Records for the task →
──────
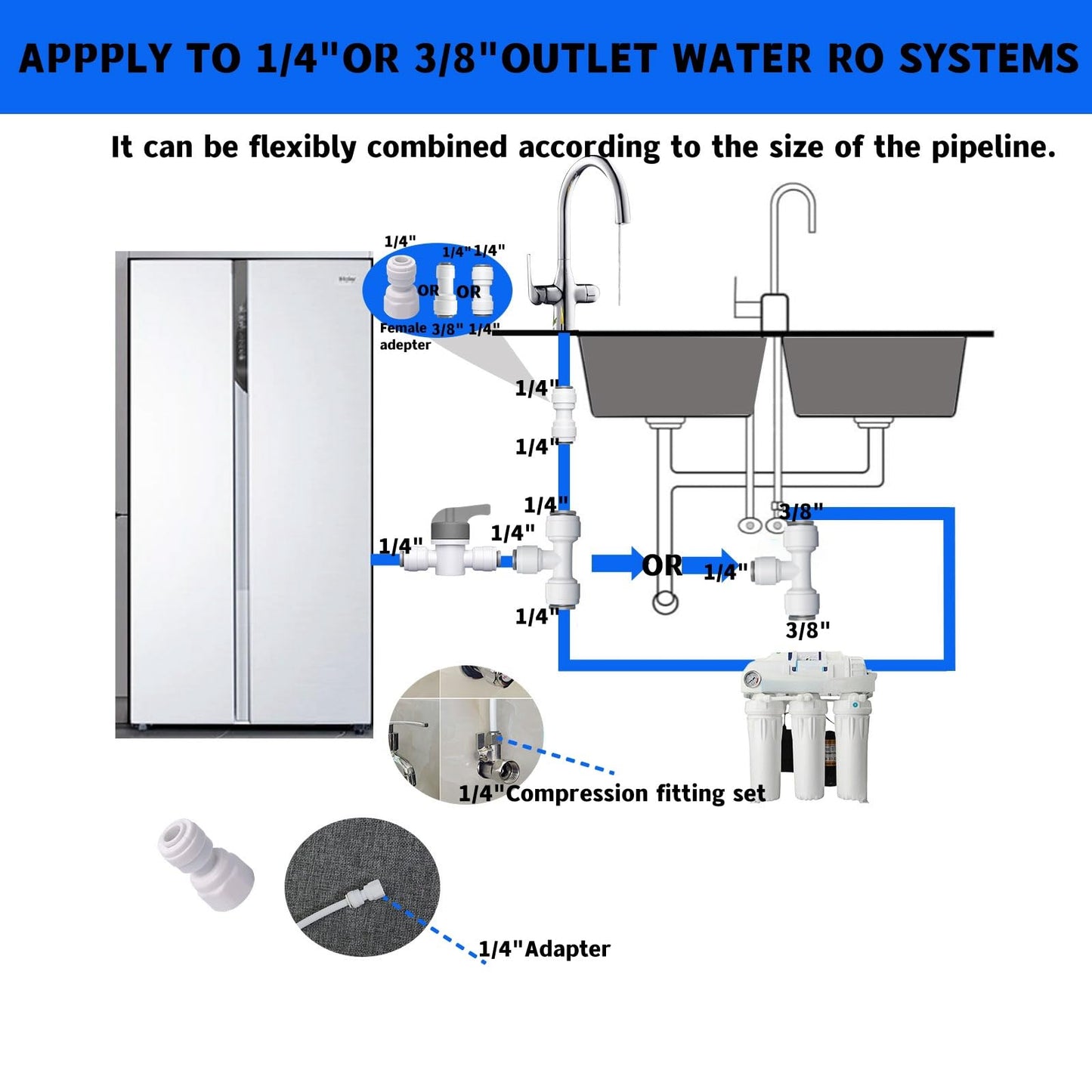 APPPLY TO 1/4"OR 3/8"OUTLET WATER RO SYSTEMS

It can be flexibly combined according to the size of the pipeline.

1/4"
1/4" 1/4"
OR
OR
Female adepter
3/8" 1/4"

1/4"
1/4"
1/4"
1/4"
1/4"
1/4"
OR
1/4"
3/8"
3/8"

1/4"Compression fitting set

1/4"Adapter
──────
What you have to do →
Using the records above, output an exact copy without any pictures.

Answer area →
 APPPLY TO 1/4"OR 3/8"OUTLET WATER RO SYSTEMS

It can be flexibly combined according to the size of the pipeline.

1/4"
1/4" 1/4"
OR
OR
Female adepter
3/8" 1/4"

1/4"
1/4"
1/4"
1/4"
1/4"
1/4"
OR
1/4"
3/8"
3/8"

1/4"Compression fitting set

1/4"Adapter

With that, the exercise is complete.